Set exercise 1 >>
According to the opinion excerpt below, why does Federal Rule of Civil Procedure 55 not apply to Grimes?

Document segment >>
-------

At the same time, Rule 56(e) authorizes a less forgiving
approach in appropriate circumstances. It allows a court to
“consider [a] fact undisputed” if it has not been properly
supported or addressed as required by Rule 56(c). Indeed, for
the evidentiary burden that Rule 56(c) places on nonmovant
plaintiffs to function, a court must be able to evaluate an
inadequately supported assertion of material fact and deem it
not materially disputed, such that summary judgment is
warranted in whole or in part.
In remanding the case the first time, the earlier panel
mentioned not only Rule 56(e), but also Federal Rule of Civil
Procedure 55 and District of Columbia District Court Local
Rule 7(b). Rule 55 by its terms applies to a judgment against
“a party against whom a judgment for affirmative relief is
sought,” Fed. R. Civ. P. 55(a)—i.e. a defendant (or a party
defending against a counterclaim or cross-claim); it is not
applicable to a plaintiff, such as Grimes in this case, in a
defensive posture with respect to a motion for summary
judgment. Of general relevance, however, is Rule 55’s
16
implicit preference for judgments on the merits, and its
cautions against default as a sanction for curable non-response
or lack of diligence. See, e.g., Fed. R. Civ. P. 55 Advisory
Committee Note to the 2007 Amendments (stating that “[a]cts
that show an intent to defend” frequently defeat a default
judgment). Grimes clearly has an intent to make her case, not
to abandon her claims on their merits. Grimes’s response was
limited to seeking disqualification and requesting more time
to respond otherwise to the summary judgment motion.

-------

Excerpted data >>
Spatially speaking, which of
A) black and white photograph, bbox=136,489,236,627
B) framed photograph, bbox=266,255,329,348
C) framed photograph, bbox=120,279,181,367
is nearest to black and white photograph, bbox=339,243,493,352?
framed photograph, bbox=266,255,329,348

-------

Set exercise 2 >>
Which lines of the rows above contain the word "black"? Select each one and copy it.

Expected answer 1 >>
By its terms, Rule 55 applies to a judgment against a party from whom affirmative relief is sought, meaning a defendant or a party defending against a counterclaim or cross-claim. Grimes is a plaintiff who is only in a defensive posture with respect to a motion for summary judgment, so the rule does not apply to her.

Expected answer 2 >>
A) black and white photograph, bbox=136,489,236,627
is nearest to black and white photograph, bbox=339,243,493,352?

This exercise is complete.